PASSAGE GIVEN ▸
------------------------------
CONCEAL YOUR INTENTIONS
Keep people off-balance and in the dark by never revealing the purpose behind you actions.
If they have no clue what you are up to they cannot prepar a defense.
Guide them far enough down the wrong path, envelop them in enough smoke, and by the time they realize your intentions, it will be too late.
If it walks like a republican, defends issues like a republicans, and hates progressives, IT IS A REPUBLICAN. (Barack Obama and Rahm are spraying smoke in the eyes of progressives)
No Public Option was a GOP concession
Taxing the “Cadillac Health Plans” (Union Benefit Packages) is a GOP concession
No Import Prescriptions is a GOP concession
Allowing Insurance to charge Seniors excessive rates is a GOP concession
Wealth Transfer is what HCR is all about!
Greenlyfe, do you know the day, time, month, Obama is going stand up for any Progressive Ideas?
I think, Candidate Obama will be back around June 2011, hugging and kissing progressives all around the USA.
Welcome to the Shock Docrine, Hope A Dope Style.
I’m sorry I didn’t address this.
This is the third bailout and Congress wouldn’t approve it but it needs to happen I would assume. I don’t have the knowledge to asses the administration’s reasoning behind this policy and think that’s something that will be important to do. But that wasn’t what Jane went after: she wasn’t talking about bailouts she was talking about Rahm.
And given that I don’t have a crystal ball; I don’t know what Rahm plans after his CoS job. He’s said he wanted to be Speaker of the House but I would assume he’ll go back to politics.
As for Congressional Oversight: I think if they didn’t do this now they would have had to get permission from Congress and the time and possibilities of that happening led to them deciding to do it over the Holidays.
But again, that is conflating the issue. I agree that is an issue progressives NEED to explore. But that’s not what Hamsher focused on, she made allegations about Rahm and wants an investigation of HIM not this bailout. This was about hitting the White House politically not moving them on policy and it was about making them afraid of her I guess. But really, she needs to come harder and fight on better ground. I am sure the right will cite her to create noise, heat, and they’ll tar ALL democrats with an Obama brush if they can get his numbers low enough.
How that helps progressives is beyond me.
Okay, you need to learn more about Rahm.
1. He left the Clinton WH in 1998, so he can’t be said to have “gotten Clinton through his second term.”
2. He convinced GOPs to become Democrats to run for Congress, and spent DCCC money against progressives who might have won in districts that then went GOP, as the head of the DCCC in 2006. There are people who believe that Nancy Pelosi became Speaker in 2007 despite Rahm’s efforts, and they’ve analyzed his DCCC spending very closely.
------------------------------
Please say whether each statement below agrees with the passage above, answering yes or no and quoting the words of the passage that settle it.
1. The passage calls taxing the "Cadillac Health Plans" a GOP concession.
2. The passage says Rahm left the Clinton White House in 2000.
3. The passage says Rahm has stated he wanted to be Speaker of the House.

INFORMATION PROVIDED ▸
------------------------------
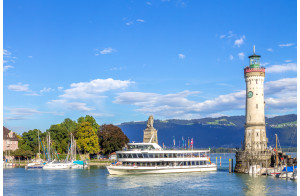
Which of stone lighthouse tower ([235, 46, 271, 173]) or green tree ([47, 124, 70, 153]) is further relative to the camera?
------------------------------
EXERCISE SOLUTION ▸
1. Yes: "Taxing the “Cadillac Health Plans” (Union Benefit Packages) is a GOP concession"
2. No: "He left the Clinton WH in 1998"
3. Yes: "He’s said he wanted to be Speaker of the House"